Show code cell source
baseline_all_outputs = []
candidate_all_outputs = []
num_epochs = 200
for l in range(4):
outputs = load_outputs_from_disk("Baseline", "test", num_epochs-1, f"Relu_{l}").flatten()
baseline_all_outputs.append(outputs)
outputs = load_outputs_from_disk("Candidate", "test", num_epochs-1, f"Relu_{l}").flatten()
candidate_all_outputs.append(outputs)
baseline_all_outputs = jnp.concat(baseline_all_outputs, axis=0)
candidate_all_outputs = jnp.concat(candidate_all_outputs, axis=0)
Show code cell source
fig, axs = plt.subplots(1, 2, figsize=[10,4])
axs[0].hist(baseline_all_outputs, bins=100)
axs[0].set_xlim(0.00,4.0)
axs[0].set_ylim(0,1e6)
axs[0].set_title("Baseline Positive Activations (Test)")

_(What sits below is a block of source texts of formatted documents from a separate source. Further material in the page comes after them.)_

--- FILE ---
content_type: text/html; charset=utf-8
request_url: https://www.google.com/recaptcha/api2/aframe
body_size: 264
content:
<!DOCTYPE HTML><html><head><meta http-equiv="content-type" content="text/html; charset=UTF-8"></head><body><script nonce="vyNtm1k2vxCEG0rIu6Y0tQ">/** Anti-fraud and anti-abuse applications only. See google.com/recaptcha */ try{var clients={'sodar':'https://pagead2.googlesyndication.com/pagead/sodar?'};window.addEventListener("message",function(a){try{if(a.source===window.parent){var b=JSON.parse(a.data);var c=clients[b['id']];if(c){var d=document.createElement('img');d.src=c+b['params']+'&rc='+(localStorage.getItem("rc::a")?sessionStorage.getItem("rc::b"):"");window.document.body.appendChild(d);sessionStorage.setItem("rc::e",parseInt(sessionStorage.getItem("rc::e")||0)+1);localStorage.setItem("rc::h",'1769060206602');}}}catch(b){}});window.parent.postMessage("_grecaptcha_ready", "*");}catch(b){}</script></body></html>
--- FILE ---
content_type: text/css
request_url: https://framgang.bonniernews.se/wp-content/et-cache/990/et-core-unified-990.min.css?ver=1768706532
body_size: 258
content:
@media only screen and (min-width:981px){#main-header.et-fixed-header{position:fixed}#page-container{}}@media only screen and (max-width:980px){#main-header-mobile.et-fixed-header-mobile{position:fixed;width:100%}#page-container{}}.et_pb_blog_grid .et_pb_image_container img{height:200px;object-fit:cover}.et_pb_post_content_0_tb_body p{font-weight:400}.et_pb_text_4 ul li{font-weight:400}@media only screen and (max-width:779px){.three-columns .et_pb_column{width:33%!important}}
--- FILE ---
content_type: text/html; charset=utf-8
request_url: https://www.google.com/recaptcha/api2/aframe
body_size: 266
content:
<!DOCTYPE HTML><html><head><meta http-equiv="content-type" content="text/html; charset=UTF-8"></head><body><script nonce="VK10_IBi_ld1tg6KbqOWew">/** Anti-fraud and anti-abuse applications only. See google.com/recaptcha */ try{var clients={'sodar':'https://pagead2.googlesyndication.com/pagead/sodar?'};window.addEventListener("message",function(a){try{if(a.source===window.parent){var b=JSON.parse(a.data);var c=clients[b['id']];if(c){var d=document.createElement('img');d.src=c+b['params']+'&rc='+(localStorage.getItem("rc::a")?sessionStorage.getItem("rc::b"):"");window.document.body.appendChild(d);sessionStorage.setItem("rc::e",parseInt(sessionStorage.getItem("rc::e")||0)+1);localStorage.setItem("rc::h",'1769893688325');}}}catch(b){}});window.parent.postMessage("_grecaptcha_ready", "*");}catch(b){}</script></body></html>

axs[1].hist(candidate_all_outputs, bins=100)
axs[1].set_xlim(0.00,4.0)
axs[1].set_ylim(0,0.1e7)
axs[1].set_title("Candidate Positive Activations (Test)")
plt.show()
It’s clear that the baseline activations are more spread out than the candidate ones, which are more sparse and smaller in magnitude. Thus, not only are fewer neurons activated per example, but the magnitudes of the activations themselves are diminished. This is due to the network having learned to avoid overly depending on specific neurons across training examples.
Ensembling¶
Dropout can also be seen as a way of creating an ensemble of models with shared weights. Mathematically, a single neural network with dropout is an ensemble of \(2^n\) models, where \(n\) is the number of neurons. Each model in this ensemble is selected for a training step with a probability of \((1-p)^k\), where \(k\) is the size of the model.
In the light of this, we can explain the fewer and sparser activations as smaller sub-networks specializing in recognizing specific types of examples.
References:¶
Srivastava, N., Hinton, G., Krizhevsky, A., Sutskever, I., & Salakhutdinov, R. (2014). Dropout: A simple way to prevent neural networks from overfitting. Journal of Machine Learning Research, 15(1).
Baldi, P., & Sadowski, P. (2013). Understanding dropout. Advances in Neural Information Processing Systems, 26.
Sutskever, I., Martens, J., Dahl, G., & Hinton, G. (2013). On the importance of initialization and momentum in deep learning. In Proceedings of the 30th International Conference on Machine Learning (ICML-13).
Nair, V., & Hinton, G. E. (2010). Rectified linear units improve restricted Boltzmann machines. In Proceedings of the 27th International Conference on Machine Learning (ICML-10).